With the automated data management features, DBAs are freed from having to micro-manage the file system and can, therefore, engage in other tasks and responsibilities. For instance, instead of the DBA constantly writing and tuning queries, the query optimizer allows the user to ask any question, anytime. The support and freedom provided by a data warehouse from Teradata empowers DBAs to concentrate on working with the user community to deliver greater business value to their organization.
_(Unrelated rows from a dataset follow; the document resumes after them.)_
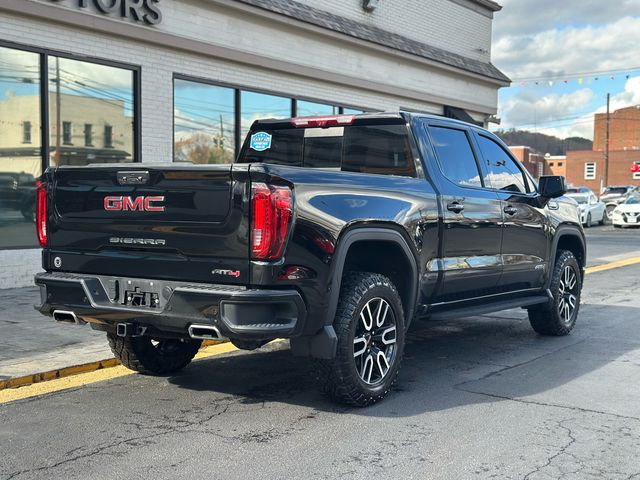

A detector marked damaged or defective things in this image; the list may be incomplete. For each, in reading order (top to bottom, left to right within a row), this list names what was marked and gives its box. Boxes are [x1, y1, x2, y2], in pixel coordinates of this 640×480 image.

cracked pavement [1, 227, 640, 478]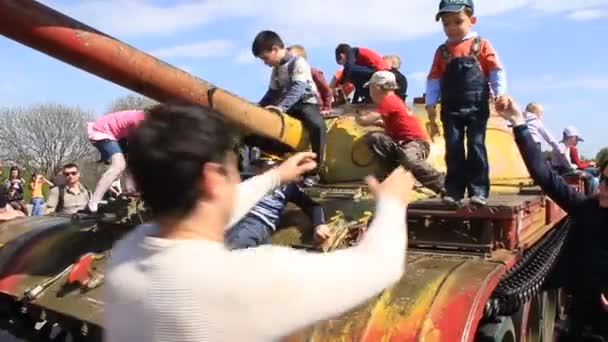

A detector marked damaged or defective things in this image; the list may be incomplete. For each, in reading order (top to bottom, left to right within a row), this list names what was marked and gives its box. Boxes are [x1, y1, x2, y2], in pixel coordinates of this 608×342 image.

rusty metal surface [0, 0, 304, 150]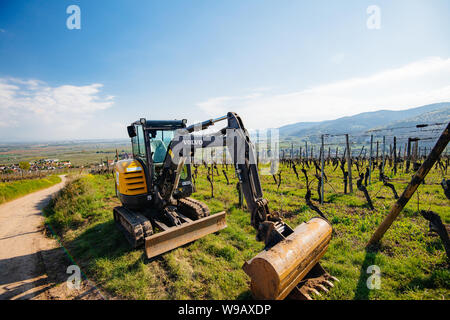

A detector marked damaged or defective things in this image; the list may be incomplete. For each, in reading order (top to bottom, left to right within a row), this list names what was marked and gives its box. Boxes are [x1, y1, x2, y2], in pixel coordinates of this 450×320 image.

rusty bucket attachment [145, 211, 227, 258]
rusty bucket attachment [243, 218, 338, 300]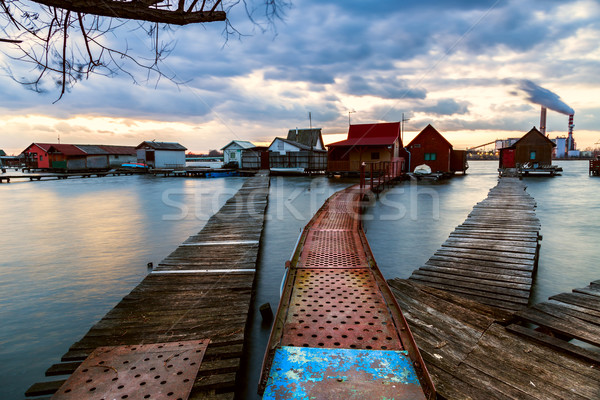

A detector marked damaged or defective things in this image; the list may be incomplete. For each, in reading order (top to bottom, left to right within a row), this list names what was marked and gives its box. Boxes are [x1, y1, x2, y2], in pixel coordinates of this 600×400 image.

rusty red metal sheet [298, 228, 368, 268]
rusty red metal sheet [282, 268, 404, 350]
rusty metal walkway [260, 186, 434, 398]
rusty red metal sheet [52, 340, 211, 400]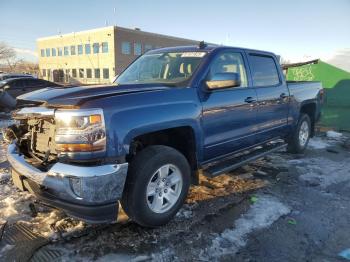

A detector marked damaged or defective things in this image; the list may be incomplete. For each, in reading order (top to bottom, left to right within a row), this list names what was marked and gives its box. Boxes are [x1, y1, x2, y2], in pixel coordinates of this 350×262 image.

crumpled hood [16, 83, 170, 107]
broken headlight [54, 108, 106, 154]
damaged front end [4, 106, 129, 223]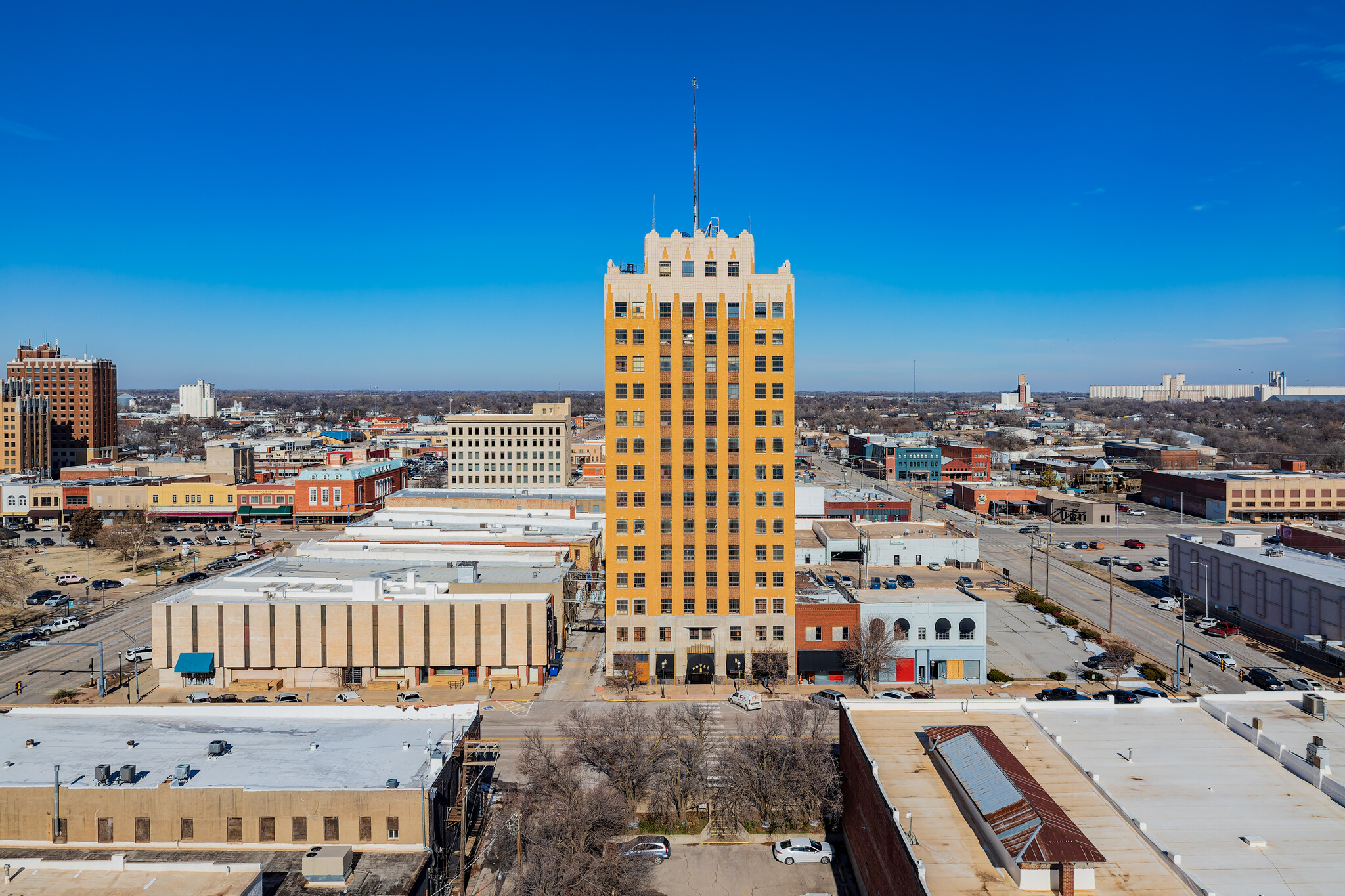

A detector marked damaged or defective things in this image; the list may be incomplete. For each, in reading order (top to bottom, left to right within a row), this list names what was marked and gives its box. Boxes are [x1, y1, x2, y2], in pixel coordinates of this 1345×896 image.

rusty metal roof [925, 725, 1103, 864]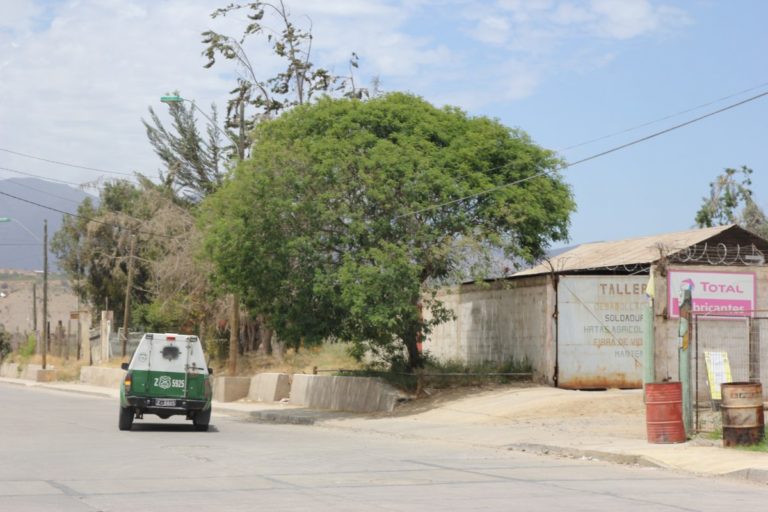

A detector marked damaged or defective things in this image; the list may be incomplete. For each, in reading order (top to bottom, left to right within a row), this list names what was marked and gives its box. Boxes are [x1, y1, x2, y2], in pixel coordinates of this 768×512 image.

WHAT TERADATA DBAS DON’T DO:
With the automatic features included in a Teradata Database, DBAs have fewer tasks and responsibilities for implementing and maintaining the system. As identified in this partial list of duties, Teradata DBAs have never been required to:
- Install an operating system (OS)
- Understand and set extensive OS tuning parameters
- Install the Teradata Database
- Understand and set extensive Teradata Database parameters
- Write programs/execute utilities that determine how to divide data into partitions
- Determine size and physical location of each table and index partition or simple tablespace
- Code/allocate/format partitions or underlying file structures
- Embed partition assignment into CREATE TABLE statements
- Determine level/degrees of parallelism to be assigned to tables/partitions/databases
- Assign and manage special buffer pools for parallel processing
- Associate tables/queries with parallel degrees
- Code/allocate/format temporary work space